### WHAT NEEDS TO BE DONE
Reproduce the data word for word, starting with the line containing "What is the measure of" and continuing through the end of the data, leaving out the pictures.

### PROVIDED RECORDS
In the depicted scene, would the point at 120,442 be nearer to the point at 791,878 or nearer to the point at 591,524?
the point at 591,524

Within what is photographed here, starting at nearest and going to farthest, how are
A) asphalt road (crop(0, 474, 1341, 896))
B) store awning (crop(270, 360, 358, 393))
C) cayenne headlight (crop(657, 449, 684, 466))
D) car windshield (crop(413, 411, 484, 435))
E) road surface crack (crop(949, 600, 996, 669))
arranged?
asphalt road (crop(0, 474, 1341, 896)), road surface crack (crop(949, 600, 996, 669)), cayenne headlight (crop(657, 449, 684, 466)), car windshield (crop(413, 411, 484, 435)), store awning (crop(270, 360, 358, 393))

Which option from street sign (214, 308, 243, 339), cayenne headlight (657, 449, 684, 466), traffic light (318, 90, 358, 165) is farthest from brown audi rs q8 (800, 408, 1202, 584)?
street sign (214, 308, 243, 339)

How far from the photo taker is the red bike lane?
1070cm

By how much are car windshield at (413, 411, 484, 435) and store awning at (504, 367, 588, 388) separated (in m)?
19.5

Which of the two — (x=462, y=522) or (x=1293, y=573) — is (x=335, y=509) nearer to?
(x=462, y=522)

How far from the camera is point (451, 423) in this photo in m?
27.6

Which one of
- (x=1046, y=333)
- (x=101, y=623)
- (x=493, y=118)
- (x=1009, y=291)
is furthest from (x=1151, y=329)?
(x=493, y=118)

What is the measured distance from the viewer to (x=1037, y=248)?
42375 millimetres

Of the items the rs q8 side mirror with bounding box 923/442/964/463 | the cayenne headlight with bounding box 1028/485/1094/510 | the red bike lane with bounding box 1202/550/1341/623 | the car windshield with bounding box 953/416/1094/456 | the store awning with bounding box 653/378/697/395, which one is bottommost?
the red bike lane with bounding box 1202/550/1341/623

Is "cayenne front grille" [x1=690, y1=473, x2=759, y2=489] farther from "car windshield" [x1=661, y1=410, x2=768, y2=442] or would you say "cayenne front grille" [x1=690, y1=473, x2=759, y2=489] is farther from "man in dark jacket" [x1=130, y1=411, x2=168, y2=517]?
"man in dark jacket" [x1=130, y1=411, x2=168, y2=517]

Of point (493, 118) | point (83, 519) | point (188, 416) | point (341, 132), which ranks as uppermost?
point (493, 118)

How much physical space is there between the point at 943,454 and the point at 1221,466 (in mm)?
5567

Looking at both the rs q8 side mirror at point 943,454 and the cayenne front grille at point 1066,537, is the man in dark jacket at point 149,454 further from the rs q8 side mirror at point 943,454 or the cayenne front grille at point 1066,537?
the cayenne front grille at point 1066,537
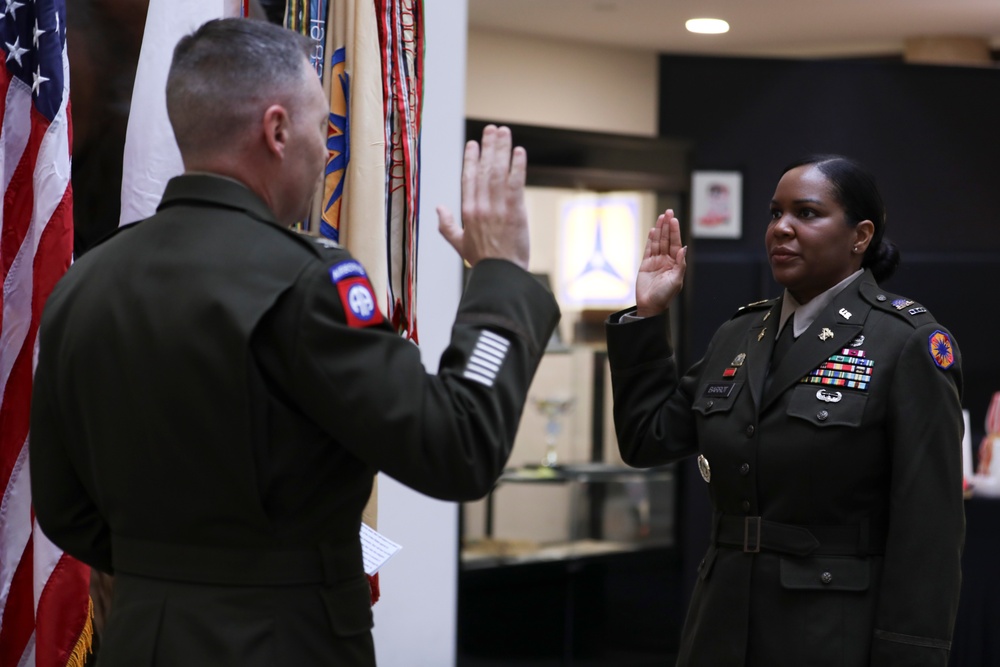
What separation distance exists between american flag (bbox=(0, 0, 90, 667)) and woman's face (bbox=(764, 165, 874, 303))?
1.32m

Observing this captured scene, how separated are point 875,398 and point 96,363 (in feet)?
4.40

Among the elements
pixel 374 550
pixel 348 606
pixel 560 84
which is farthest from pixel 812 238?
pixel 560 84

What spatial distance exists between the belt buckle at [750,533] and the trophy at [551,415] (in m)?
3.02

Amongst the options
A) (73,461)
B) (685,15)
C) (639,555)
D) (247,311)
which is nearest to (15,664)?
(73,461)

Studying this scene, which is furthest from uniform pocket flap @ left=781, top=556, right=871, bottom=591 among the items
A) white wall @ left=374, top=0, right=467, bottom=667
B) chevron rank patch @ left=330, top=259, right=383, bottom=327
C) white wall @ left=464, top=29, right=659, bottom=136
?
white wall @ left=464, top=29, right=659, bottom=136

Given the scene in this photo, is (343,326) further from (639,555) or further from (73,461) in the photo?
(639,555)

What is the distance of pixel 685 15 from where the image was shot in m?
5.99

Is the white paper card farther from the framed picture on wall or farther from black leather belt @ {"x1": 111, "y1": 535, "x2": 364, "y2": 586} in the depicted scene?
the framed picture on wall

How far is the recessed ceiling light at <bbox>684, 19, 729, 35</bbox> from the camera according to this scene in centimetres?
613

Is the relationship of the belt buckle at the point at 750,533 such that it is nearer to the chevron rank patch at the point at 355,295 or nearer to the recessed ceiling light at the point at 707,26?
the chevron rank patch at the point at 355,295

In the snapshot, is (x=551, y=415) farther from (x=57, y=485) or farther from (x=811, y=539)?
(x=57, y=485)

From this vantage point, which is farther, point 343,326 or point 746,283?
point 746,283

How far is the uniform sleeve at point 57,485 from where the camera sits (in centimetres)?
142

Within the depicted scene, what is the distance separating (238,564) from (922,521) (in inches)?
47.7
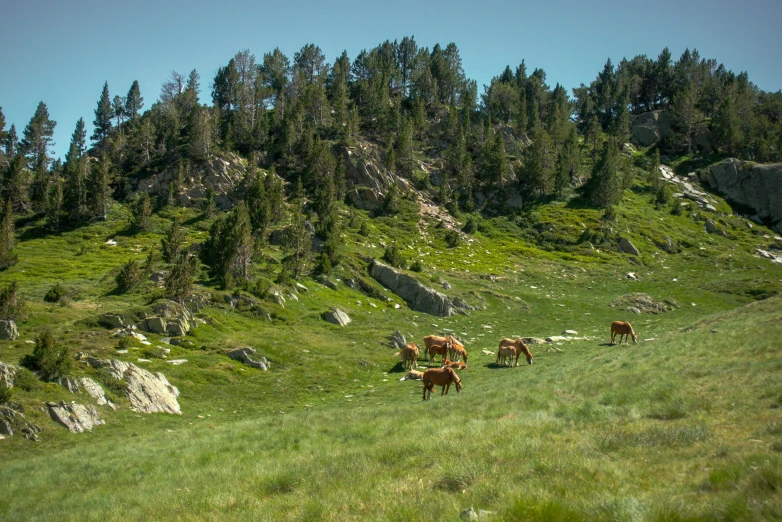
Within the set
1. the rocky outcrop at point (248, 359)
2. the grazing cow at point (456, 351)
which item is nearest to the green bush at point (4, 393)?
the rocky outcrop at point (248, 359)

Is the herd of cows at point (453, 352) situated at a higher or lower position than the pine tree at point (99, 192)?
lower

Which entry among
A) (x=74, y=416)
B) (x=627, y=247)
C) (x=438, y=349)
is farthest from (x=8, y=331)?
(x=627, y=247)

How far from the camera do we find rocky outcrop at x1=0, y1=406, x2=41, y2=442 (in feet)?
59.6

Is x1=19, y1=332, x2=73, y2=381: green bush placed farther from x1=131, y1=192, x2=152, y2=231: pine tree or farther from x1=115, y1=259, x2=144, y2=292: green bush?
x1=131, y1=192, x2=152, y2=231: pine tree

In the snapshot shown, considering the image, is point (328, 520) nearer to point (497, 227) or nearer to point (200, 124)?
point (497, 227)

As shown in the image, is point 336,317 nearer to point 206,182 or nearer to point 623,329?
point 623,329

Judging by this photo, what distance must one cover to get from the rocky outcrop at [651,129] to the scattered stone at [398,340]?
13586 cm

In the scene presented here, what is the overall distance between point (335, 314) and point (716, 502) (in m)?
39.6

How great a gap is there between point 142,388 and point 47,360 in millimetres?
4310

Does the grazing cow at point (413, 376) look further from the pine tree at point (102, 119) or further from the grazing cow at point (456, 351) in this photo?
the pine tree at point (102, 119)

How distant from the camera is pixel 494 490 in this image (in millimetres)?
7285

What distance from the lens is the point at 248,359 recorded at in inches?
1246

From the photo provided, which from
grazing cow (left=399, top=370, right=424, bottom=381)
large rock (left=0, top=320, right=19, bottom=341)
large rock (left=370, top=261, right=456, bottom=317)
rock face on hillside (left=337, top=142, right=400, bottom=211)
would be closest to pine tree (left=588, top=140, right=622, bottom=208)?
rock face on hillside (left=337, top=142, right=400, bottom=211)

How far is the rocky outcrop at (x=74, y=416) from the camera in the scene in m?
19.8
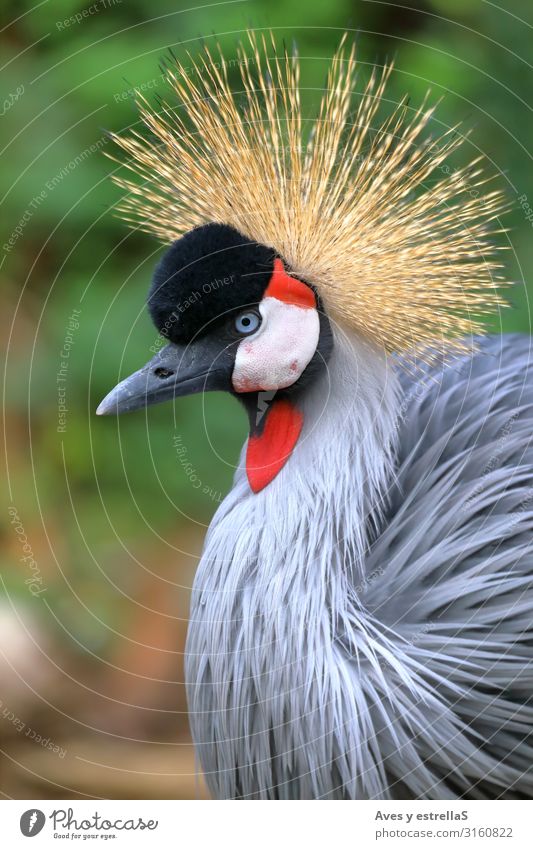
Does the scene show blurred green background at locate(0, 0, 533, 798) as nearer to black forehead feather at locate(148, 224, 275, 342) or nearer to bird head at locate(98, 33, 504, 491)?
bird head at locate(98, 33, 504, 491)

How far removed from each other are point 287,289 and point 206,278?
10cm

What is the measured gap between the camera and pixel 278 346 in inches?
41.3

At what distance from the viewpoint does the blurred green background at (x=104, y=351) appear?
1624 mm

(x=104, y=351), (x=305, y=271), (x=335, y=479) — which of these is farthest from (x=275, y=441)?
(x=104, y=351)

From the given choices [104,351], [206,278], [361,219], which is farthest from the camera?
[104,351]

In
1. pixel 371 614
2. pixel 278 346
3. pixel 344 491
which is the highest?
pixel 278 346

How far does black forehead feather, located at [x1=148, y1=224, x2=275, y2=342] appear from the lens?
3.24ft

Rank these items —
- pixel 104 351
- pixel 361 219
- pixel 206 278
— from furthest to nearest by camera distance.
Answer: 1. pixel 104 351
2. pixel 361 219
3. pixel 206 278

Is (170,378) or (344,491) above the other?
(170,378)

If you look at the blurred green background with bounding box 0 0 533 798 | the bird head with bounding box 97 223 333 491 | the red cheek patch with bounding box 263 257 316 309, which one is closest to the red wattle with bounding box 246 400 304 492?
the bird head with bounding box 97 223 333 491

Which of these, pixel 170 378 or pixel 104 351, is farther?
pixel 104 351

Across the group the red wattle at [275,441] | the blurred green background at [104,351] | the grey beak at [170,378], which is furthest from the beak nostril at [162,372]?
the blurred green background at [104,351]

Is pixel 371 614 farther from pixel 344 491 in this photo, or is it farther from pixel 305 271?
pixel 305 271

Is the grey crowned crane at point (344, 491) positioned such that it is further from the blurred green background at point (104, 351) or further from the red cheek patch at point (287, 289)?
the blurred green background at point (104, 351)
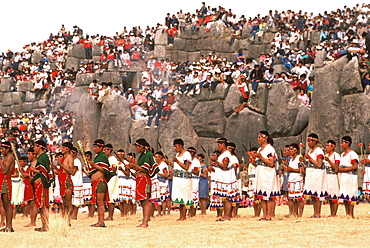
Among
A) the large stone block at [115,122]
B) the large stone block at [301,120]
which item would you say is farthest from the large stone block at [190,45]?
the large stone block at [301,120]

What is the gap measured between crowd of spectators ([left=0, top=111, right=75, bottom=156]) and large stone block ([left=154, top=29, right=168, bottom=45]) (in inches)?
340

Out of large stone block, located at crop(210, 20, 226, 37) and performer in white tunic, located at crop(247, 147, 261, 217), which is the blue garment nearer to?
performer in white tunic, located at crop(247, 147, 261, 217)

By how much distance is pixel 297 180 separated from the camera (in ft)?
44.0

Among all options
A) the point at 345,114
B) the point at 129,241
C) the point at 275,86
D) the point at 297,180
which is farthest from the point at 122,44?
the point at 129,241

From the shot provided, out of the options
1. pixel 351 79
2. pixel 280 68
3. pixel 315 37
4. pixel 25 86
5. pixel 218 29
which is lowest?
pixel 351 79

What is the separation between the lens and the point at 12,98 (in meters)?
42.9

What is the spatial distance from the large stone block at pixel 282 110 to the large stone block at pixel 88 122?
8.72 m

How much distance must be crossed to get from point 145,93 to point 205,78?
3.58m

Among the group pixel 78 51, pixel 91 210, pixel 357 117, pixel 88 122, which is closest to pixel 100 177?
pixel 91 210

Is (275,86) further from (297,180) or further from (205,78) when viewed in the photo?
(297,180)

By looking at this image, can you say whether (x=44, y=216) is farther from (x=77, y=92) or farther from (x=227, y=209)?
(x=77, y=92)

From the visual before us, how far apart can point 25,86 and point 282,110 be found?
2523 centimetres

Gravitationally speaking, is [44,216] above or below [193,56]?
below

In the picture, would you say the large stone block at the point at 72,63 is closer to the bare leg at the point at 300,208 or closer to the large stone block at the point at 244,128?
the large stone block at the point at 244,128
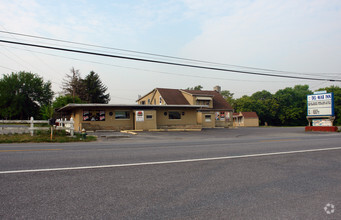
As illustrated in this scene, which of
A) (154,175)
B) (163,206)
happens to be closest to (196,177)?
(154,175)

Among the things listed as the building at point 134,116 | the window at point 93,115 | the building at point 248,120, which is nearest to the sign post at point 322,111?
the building at point 134,116

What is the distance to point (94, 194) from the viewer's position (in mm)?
3902

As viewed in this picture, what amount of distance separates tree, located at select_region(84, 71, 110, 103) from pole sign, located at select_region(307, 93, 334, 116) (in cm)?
4739

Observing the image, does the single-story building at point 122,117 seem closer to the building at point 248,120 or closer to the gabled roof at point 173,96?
the gabled roof at point 173,96

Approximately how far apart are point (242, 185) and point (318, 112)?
2927 centimetres

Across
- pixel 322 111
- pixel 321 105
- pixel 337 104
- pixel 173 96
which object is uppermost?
pixel 173 96

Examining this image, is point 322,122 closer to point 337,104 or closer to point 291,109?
point 291,109

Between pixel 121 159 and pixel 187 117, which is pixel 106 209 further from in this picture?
pixel 187 117

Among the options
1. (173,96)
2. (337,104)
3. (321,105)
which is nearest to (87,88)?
(173,96)

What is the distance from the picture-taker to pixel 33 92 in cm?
5922

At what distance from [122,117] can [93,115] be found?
11.3 ft

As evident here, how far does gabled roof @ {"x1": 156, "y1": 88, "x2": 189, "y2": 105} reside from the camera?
4037 centimetres

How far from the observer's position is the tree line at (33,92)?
53897 mm

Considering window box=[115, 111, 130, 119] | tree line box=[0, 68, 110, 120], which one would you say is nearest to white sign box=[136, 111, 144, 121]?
window box=[115, 111, 130, 119]
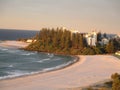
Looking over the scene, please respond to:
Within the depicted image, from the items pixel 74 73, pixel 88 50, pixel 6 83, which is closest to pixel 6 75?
pixel 6 83

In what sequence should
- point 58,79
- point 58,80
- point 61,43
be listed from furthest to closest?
1. point 61,43
2. point 58,79
3. point 58,80

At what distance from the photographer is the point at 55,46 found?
5538 centimetres

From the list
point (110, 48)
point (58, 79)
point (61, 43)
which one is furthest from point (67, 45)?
point (58, 79)

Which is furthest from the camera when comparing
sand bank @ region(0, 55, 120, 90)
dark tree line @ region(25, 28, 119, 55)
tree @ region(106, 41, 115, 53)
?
tree @ region(106, 41, 115, 53)

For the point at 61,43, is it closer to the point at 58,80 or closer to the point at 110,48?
the point at 110,48

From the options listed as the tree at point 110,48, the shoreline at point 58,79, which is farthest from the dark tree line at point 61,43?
the shoreline at point 58,79

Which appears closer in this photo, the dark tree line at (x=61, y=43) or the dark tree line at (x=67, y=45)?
the dark tree line at (x=67, y=45)

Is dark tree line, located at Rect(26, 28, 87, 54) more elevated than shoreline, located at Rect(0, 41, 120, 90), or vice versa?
dark tree line, located at Rect(26, 28, 87, 54)

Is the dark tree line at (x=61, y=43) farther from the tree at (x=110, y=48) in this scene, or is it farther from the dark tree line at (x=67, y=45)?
the tree at (x=110, y=48)

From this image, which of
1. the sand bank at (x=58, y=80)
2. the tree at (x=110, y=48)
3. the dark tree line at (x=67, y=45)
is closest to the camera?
the sand bank at (x=58, y=80)

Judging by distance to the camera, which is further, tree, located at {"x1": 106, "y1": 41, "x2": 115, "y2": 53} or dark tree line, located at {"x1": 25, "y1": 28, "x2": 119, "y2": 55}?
tree, located at {"x1": 106, "y1": 41, "x2": 115, "y2": 53}

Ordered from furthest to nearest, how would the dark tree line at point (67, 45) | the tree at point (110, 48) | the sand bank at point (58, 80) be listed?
the tree at point (110, 48) → the dark tree line at point (67, 45) → the sand bank at point (58, 80)

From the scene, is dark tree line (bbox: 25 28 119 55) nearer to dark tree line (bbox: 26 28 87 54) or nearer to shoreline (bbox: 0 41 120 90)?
dark tree line (bbox: 26 28 87 54)

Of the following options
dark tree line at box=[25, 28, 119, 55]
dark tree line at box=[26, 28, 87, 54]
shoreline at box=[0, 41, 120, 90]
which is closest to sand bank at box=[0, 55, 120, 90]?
shoreline at box=[0, 41, 120, 90]
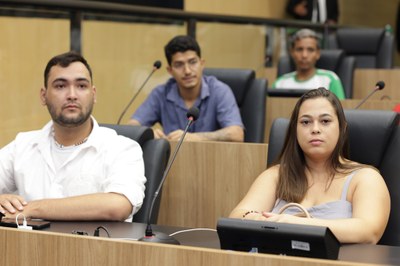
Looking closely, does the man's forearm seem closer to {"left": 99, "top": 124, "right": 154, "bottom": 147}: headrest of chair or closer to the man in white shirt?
the man in white shirt

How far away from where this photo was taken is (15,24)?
4.80m

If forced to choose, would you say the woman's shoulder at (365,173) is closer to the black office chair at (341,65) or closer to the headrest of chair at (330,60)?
the black office chair at (341,65)

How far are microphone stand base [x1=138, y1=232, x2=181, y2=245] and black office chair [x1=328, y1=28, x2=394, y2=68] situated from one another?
605cm

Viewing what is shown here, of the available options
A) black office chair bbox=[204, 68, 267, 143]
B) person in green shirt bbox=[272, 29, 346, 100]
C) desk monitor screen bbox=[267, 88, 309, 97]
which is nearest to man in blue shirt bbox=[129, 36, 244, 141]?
black office chair bbox=[204, 68, 267, 143]

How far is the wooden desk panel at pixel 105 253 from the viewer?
6.53 feet

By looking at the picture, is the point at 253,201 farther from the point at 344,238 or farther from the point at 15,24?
the point at 15,24

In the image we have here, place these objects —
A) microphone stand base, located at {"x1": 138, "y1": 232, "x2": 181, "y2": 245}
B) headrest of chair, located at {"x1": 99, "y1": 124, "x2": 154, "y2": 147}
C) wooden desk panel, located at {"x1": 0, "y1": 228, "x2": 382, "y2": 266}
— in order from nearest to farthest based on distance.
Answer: wooden desk panel, located at {"x1": 0, "y1": 228, "x2": 382, "y2": 266} → microphone stand base, located at {"x1": 138, "y1": 232, "x2": 181, "y2": 245} → headrest of chair, located at {"x1": 99, "y1": 124, "x2": 154, "y2": 147}

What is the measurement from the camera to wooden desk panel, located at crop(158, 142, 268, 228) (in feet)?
12.6

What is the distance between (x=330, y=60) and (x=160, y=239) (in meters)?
4.72

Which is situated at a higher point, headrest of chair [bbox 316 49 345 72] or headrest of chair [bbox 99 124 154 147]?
headrest of chair [bbox 316 49 345 72]

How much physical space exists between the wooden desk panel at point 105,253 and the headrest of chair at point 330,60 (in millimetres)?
4985

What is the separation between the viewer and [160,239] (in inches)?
101

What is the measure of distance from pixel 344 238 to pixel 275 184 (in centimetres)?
57

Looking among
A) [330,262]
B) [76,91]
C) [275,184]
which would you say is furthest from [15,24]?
[330,262]
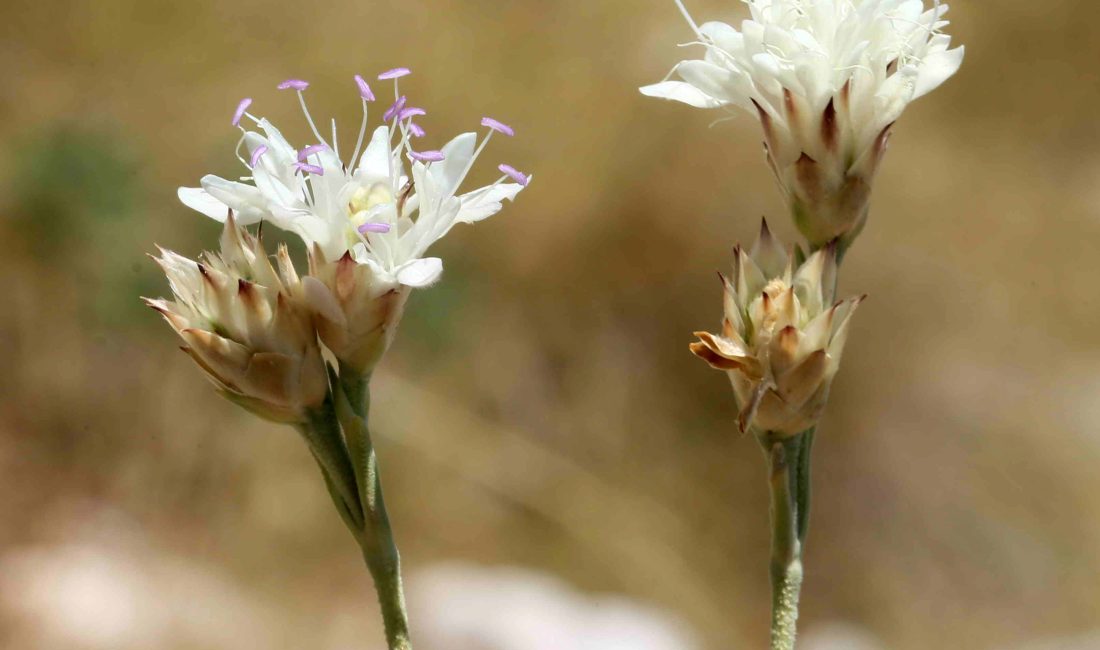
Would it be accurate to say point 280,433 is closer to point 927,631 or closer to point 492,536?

### SOLUTION
What is the measure of distance from pixel 344 238 to pixel 275 184 (in centimetres)?
57

Looking among
A) [330,262]
B) [76,91]
C) [275,184]
which would you say is furthest from [15,24]?
[330,262]
Would it be accurate to say point 280,433 is closer to point 927,631 or closer to point 492,536?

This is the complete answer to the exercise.